◆ Texto fornecido:
══════════

O
servidor público, entre a vida e a greve
Na
prática, o Supremo cassou o direito de paralisação do funcionalismo, deixando o
País mais longe do projeto erguido em 1988
Por Eloísa Machado de Almeida
O Supremo Tribunal Federal, por maioria, decidiu
que servidor público deve escolher entre a vida e a greve. Isso mesmo.
Apesar de ser um direito constitucional de primeira grandeza, daqueles que
faziam a Constituição brasileira ser reconhecida e festejada mundo afora, a
greve deixou de existir.
A maioria do tribunal entendeu que o gestor público tem o dever de cortar o pagamento dos
grevistas. Ou seja, se você entrar em greve, para protestar por
melhores condições de trabalho, por igualdade de gênero, contra o arrocho, pela
democracia, pela saúde, pela segurança, pela educação, ficará sem salário.
Não importa se a reivindicação é justa. Não importa
se é um direito. Não importa se não é abusiva. Não importa.
Não deve mesmo importar aos ministros do Supremo
Tribunal Federal e ao teto de vencimentos do funcionalismo público. Tampouco
deve importar aos demais juízes, que ganham acima do teto.
Mas certamente importa aos professores, cujo piso
salarial é de pouco mais de 2 mil reais que garantem a vida de sua família. Mas
agora eles serão obrigados escolher entre a vida e a greve.
A decisão do Supremo Tribunal Federal parece ter
sido feita por encomenda. A PEC 241, o desastre das políticas sociais
brasileiras, certamente inviabilizará a continuidade de muitos programas e
precarizará outros tantos.
Votada por um Congresso Nacional apodrecido e
amparada por um governo cuja legitimidade não virá, a PEC 241 seria objeto de
muitos protestos e greves: contra a PEC 241 por uma educação de qualidade; contra a PEC 241 por uma
saúde pública universal. Contra a PEC 241 pela Constituição!
A situação que se desenha é, portanto, curiosa. Se
protestar, o salário é cortado e a opção é entre a vida e a greve. Se não fizer
protesto e a PEC 241 for aprovada, a escolha é entre a morte a greve.
Seria cômico se não fosse trágico. A única opção
dada pelo tribunal para não cortar salários seria quando o poder público
estivesse praticando ato ilegal, como atrasar pagamentos. Elementar. Se o
servidor já não recebe o seu salário, e por isso entra em greve, não há o dever
do gestor em descontar o pagamento.

══════════

Linhas de um conjunto de dados de rotulagem de caixas:
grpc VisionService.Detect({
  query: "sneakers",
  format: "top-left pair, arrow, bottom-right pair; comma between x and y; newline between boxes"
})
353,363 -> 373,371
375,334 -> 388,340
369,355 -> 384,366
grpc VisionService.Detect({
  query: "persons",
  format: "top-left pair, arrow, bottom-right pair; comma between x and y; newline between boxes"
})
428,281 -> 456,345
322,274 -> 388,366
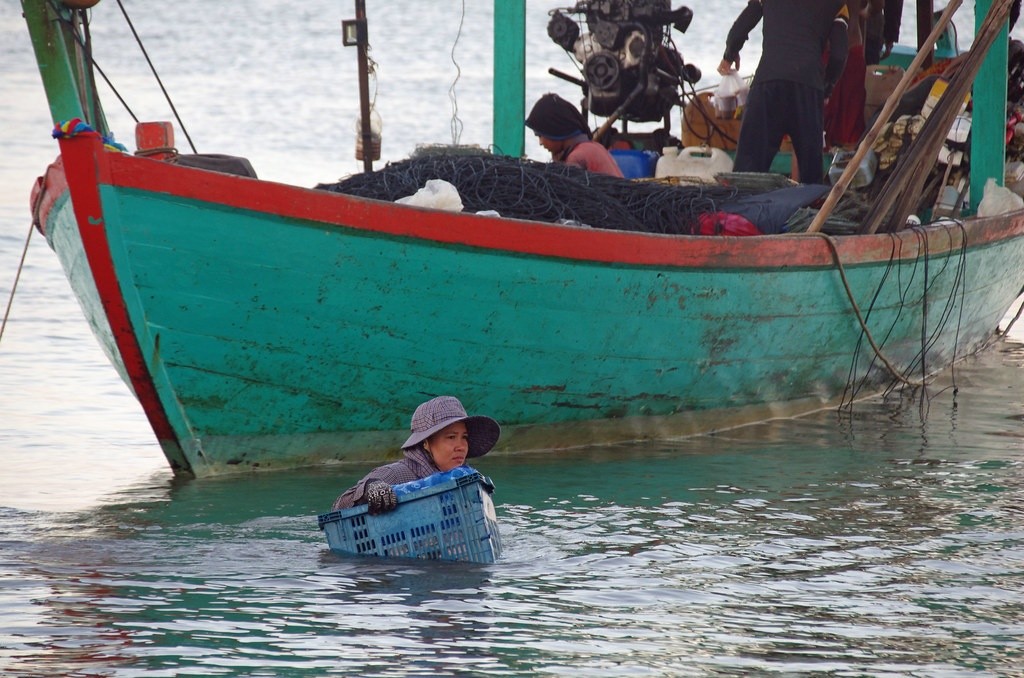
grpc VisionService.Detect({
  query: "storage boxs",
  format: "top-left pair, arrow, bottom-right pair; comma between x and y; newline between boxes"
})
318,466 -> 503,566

══════════

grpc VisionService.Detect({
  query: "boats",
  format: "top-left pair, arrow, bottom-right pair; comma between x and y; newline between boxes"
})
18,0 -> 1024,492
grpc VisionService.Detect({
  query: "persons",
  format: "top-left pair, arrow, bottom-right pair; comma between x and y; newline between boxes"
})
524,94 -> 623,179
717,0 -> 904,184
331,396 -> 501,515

══════════

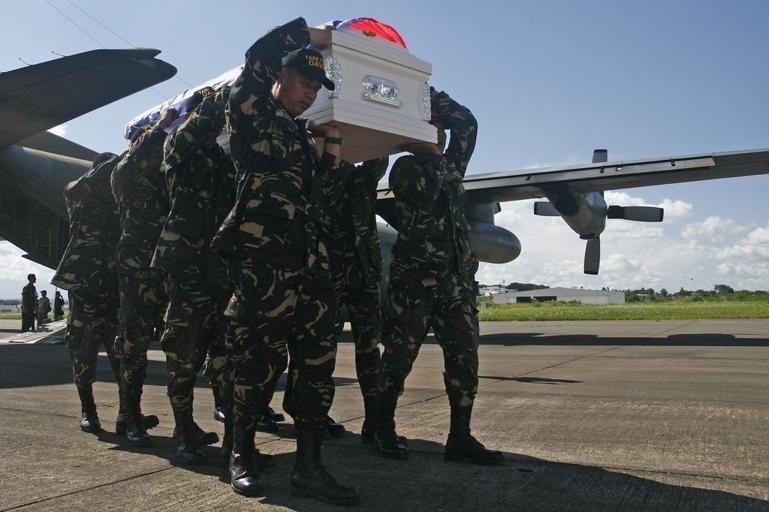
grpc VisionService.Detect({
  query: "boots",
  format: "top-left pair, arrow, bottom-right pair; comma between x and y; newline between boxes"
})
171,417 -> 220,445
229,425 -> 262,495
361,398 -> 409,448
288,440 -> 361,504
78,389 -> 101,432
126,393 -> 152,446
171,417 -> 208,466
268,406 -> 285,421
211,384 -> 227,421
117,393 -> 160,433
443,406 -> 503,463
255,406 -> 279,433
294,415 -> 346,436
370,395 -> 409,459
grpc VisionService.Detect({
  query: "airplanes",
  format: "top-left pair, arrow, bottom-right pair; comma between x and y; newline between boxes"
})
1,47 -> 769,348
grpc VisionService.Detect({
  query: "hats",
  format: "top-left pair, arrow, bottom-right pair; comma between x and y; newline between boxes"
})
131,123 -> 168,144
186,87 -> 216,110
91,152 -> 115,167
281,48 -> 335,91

══════════

◆ Tarefas a cumprir:
(1) Localize nos registros todas as linhas que contêm a palavra "query" e copie-as, levando em conta a diferença entre maiúsculas e minúsculas.
(2) Prossiga com o texto sobre a greve dos servidores públicos a partir da última frase apresentada.
Os registros não guardam nenhuma relação com o texto.

◆ Resultados do exercício:
(1)
  query: "sneakers",
  query: "persons",
  query: "storage boxs",
  query: "boats",
  query: "persons",
  query: "boots",
  query: "airplanes",
  query: "hats",

(2)
Mas é só trágico. O mesmo Supremo Tribunal Federal
que mudou seu paradigma para admitir o mandado de injunção na garantia do
direito à greve, agora esvazia o direito constitucional.
Ninguém nega a necessidade de regulamentação, de
acordos, de fiscalização. Todos sabemos que serviços públicos essenciais devem
funcionar independentemente da greve. Ninguém ignora que possam existir
oportunistas e abusos. Mas isso não é sinônimo de greve. Greve é sinônimo de
direito. Invariavelmente, a greve é pelo direito de todos.
O tribunal parece mesmo achar que direito não é lá
grande coisa. Estudamos – assim como os ministros de notável saber jurídico –
que ter um direito é uma coisa importante, algo capaz de proteger contra abusos
e violações. Um direito fundamental, então, é uma maravilha. Ele exige sempre
mais, não pode ser abolido, não pode retroceder e coloca o sujeito (de
direitos) em uma posição elevada. Mas não importa a teoria dos direitos
fundamentais. Ela é só teoria. É só o direito.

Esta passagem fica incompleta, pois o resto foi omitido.